Why are some words printed twice when working with word frequency

40 views Asked by At

I read some words from a file and print the 30 most frequent words but some words are printed

twice as you can see in the output.

#include <iostream>
#include <vector>
#include <map>
#include <iterator>
#include <fstream>
using namespace std;

int main(){
  
  fstream fs, output;
  fs.open("/Users/brah79/Downloads/skola/c++/inlämningsuppgifter/labb4/L4_wc/hitchhikersguide.txt");
  output.open("/Users/brah79/Downloads/skola/c++/inlämningsuppgifter/labb4/labb4/output.txt");
  if(!fs.is_open() || !output.is_open()){
    cout << "could not open file" << endl; 
  }

  map <string, int> mp; 
  string word; 
  while(fs >> word){

    for(int i = 0; i < word.length(); i++){
        if(!isalpha(word[i])){
        word.erase(i--, 1);
      }
    }
    if(word.empty()){
        continue; 
    }

  
    mp[word]++; 
  }
  vector<pair<int, string>> v;
  v.reserve(mp.size());

  for (const auto& p : mp){
    v.emplace_back(p.second, p.first);
  }

  sort(v.rbegin(), v.rend()); 

  cout << "Theese are the 30 most frequent words: " << endl; 
  for(int i = 0; i < 30; i++){
      cout << v[i].second << " : " << v[i].first << " times" << endl;
  }


  output << "Theese are the 30 most frequent words: " << endl; 
  for(int i = 0; i < 30; i++){
      cout << v[i].second << " : " << v[i].first << " times" << endl;
  }
 

  return 0; 
}

output:

the : 2230 times !!!

of : 1254 times

to : 1177 times

a : 1121 times

and : 1109 times

said : 680 times

it : 665 times

was : 605 times

in : 590 times

he : 546 times

that : 520 times

you : 495 times

I : 428 times

on : 349 times

Arthur : 332 times

his : 324 times

Ford : 314 times

The : 307 times !!!

at : 306 times

for : 284 times

is : 281 times

with : 273 times

had : 252 times

He : 242 times

this : 220 times

as : 207 times

Zaphod : 206 times

be : 188 times

all : 186 times

him : 182 times

"the" is printed twice.
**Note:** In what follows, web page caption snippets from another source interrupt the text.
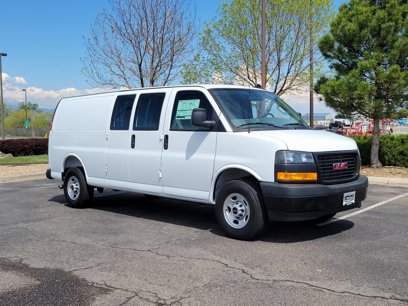 New 2025 GMC Savana 2500 Extended w/ Safety Package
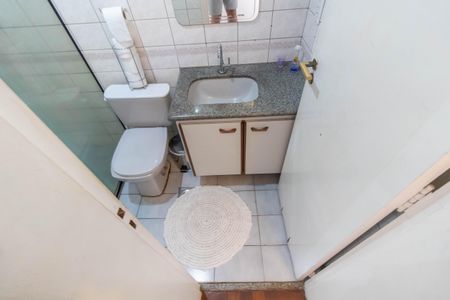 Apartamento à venda com 92m², 3 quartos e 1 vagaBANHEIRO SOCIAL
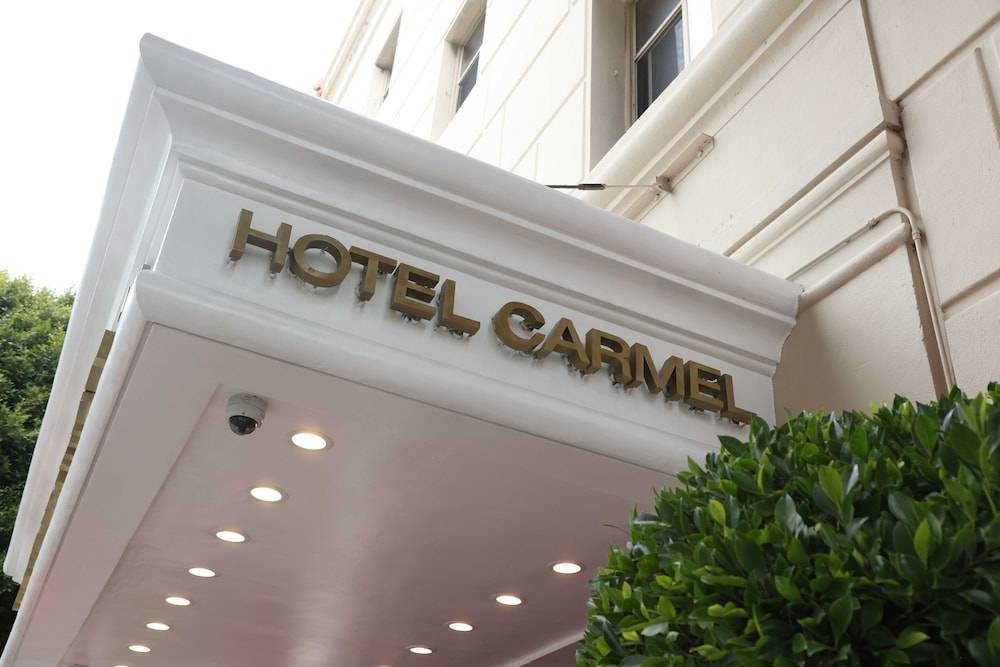 Hotel Carmel Santa Monica 1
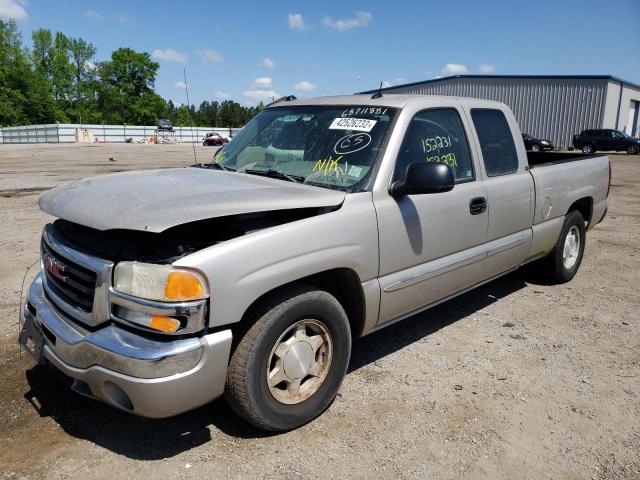 Photo 2 from auction – 2004 GMC NEW SIERRA with VIN 1GTEC19T04Z340329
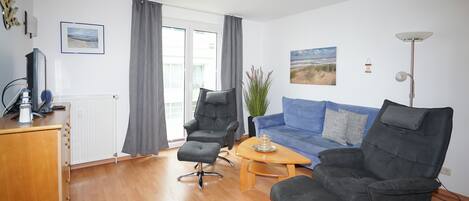 Televisión, estéreo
Also "could not open file" is printed at the top even

though the file was open and it's content is stored in the map.

1

There are 1 answers

0
user12002570 On BEST ANSWER

Because you've written your program in an case-sensitive manner.

In particular, The and the are considered different from each other and so have different frequencies. For example, the is 2230 times while The is 307 times.